Located in hed.models.query_handler, QueryHandler is the full-featured search engine. It compiles a query string into an expression tree once, then evaluates that tree against HedString objects that have already been parsed against a loaded HedSchema.

Key characteristics:

Input is a HedString object; a full HedSchema is required.
Output is a list[SearchResult] containing HedTag / HedGroup object references, useful for tag-level introspection (not just row filtering).
Supports the complete query language: &&, ||, ~, @, {}, [], {:}, ?, ??, ???.
@A means A must not appear anywhere in the string.
Ancestor matching is exact — the schema normalises both query and string tags to short form, so Event matches Sensory-event because the schema knows Sensory-event descends from Event.
Per-string cost includes a full HedString parse and schema tag resolution.

Use QueryHandler when you need schema-aware ancestor matching, or when you want object references (e.g., to retrieve the matched group for further processing). See hed.models.query_handler.QueryHandler.

### Extracted material

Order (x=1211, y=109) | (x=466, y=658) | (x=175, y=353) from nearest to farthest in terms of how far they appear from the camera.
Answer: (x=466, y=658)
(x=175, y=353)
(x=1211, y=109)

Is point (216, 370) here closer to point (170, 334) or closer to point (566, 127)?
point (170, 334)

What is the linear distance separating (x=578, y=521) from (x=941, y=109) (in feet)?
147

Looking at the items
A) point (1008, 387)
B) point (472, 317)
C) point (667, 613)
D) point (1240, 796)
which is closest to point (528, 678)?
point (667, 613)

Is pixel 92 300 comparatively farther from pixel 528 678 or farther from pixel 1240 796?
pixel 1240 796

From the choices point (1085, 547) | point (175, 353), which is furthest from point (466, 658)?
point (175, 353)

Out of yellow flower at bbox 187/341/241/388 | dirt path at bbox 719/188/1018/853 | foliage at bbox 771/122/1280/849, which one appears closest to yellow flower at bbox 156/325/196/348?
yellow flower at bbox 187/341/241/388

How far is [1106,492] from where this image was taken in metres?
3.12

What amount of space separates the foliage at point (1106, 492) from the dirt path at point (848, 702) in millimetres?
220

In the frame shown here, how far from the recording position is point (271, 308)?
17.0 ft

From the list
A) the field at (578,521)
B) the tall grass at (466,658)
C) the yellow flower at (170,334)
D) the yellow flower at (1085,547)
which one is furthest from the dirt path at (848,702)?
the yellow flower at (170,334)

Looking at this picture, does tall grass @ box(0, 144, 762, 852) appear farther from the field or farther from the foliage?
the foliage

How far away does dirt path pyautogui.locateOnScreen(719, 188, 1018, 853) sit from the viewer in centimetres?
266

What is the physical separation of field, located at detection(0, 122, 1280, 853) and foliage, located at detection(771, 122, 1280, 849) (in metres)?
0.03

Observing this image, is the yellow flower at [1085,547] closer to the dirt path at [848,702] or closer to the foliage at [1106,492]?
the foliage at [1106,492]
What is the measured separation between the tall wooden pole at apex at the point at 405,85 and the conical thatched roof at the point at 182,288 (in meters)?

### Requests
a. In the QueryHandler description, what does the query @A mean?
b. Please rewrite the QueryHandler description from "Ancestor matching is" up to and including "schema tag resolution.", with "exact" changed to "precise".
The entries are separate material and have no connection to the QueryHandler description.

### Correct answers
a. A must not appear anywhere in the string.

b.
Ancestor matching is precise — the schema normalises both query and string tags to short form, so Event matches Sensory-event because the schema knows Sensory-event descends from Event.
Per-string cost includes a full HedString parse and schema tag resolution.